▸ **MATERIAL FOR THIS TASK**:

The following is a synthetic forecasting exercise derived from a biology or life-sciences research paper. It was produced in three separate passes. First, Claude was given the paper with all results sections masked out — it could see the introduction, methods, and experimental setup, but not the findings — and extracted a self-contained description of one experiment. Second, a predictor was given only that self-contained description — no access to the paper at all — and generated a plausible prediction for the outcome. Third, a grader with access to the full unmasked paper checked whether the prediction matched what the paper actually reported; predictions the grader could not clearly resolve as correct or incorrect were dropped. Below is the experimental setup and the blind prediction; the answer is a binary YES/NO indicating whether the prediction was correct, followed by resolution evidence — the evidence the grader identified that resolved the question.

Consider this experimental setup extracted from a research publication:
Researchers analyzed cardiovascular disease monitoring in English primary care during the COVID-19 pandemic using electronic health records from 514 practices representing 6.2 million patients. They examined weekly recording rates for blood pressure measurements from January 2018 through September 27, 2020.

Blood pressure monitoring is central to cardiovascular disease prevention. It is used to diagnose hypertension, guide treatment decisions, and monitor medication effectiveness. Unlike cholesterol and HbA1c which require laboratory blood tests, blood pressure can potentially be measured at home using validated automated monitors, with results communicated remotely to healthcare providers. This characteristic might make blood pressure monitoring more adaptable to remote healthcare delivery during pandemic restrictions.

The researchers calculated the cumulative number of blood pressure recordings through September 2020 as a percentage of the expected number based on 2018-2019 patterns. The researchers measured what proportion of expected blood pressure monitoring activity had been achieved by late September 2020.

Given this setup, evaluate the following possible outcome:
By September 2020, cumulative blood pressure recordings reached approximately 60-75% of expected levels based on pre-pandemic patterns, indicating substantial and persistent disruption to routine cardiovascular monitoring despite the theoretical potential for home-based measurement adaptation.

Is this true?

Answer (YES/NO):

▸ **AIM OF THE TASK**:
Each record must be reproduced exactly. Keep every one.

▸ **WRITTEN RESPONSE**:
The following is a synthetic forecasting exercise derived from a biology or life-sciences research paper. It was produced in three separate passes. First, Claude was given the paper with all results sections masked out — it could see the introduction, methods, and experimental setup, but not the findings — and extracted a self-contained description of one experiment. Second, a predictor was given only that self-contained description — no access to the paper at all — and generated a plausible prediction for the outcome. Third, a grader with access to the full unmasked paper checked whether the prediction matched what the paper actually reported; predictions the grader could not clearly resolve as correct or incorrect were dropped. Below is the experimental setup and the blind prediction; the answer is a binary YES/NO indicating whether the prediction was correct, followed by resolution evidence — the evidence the grader identified that resolved the question.

Consider this experimental setup extracted from a research publication:
Researchers analyzed cardiovascular disease monitoring in English primary care during the COVID-19 pandemic using electronic health records from 514 practices representing 6.2 million patients. They examined weekly recording rates for blood pressure measurements from January 2018 through September 27, 2020.

Blood pressure monitoring is central to cardiovascular disease prevention. It is used to diagnose hypertension, guide treatment decisions, and monitor medication effectiveness. Unlike cholesterol and HbA1c which require laboratory blood tests, blood pressure can potentially be measured at home using validated automated monitors, with results communicated remotely to healthcare providers. This characteristic might make blood pressure monitoring more adaptable to remote healthcare delivery during pandemic restrictions.

The researchers calculated the cumulative number of blood pressure recordings through September 2020 as a percentage of the expected number based on 2018-2019 patterns. The researchers measured what proportion of expected blood pressure monitoring activity had been achieved by late September 2020.

Given this setup, evaluate the following possible outcome:
By September 2020, cumulative blood pressure recordings reached approximately 60-75% of expected levels based on pre-pandemic patterns, indicating substantial and persistent disruption to routine cardiovascular monitoring despite the theoretical potential for home-based measurement adaptation.

Is this true?

Answer (YES/NO):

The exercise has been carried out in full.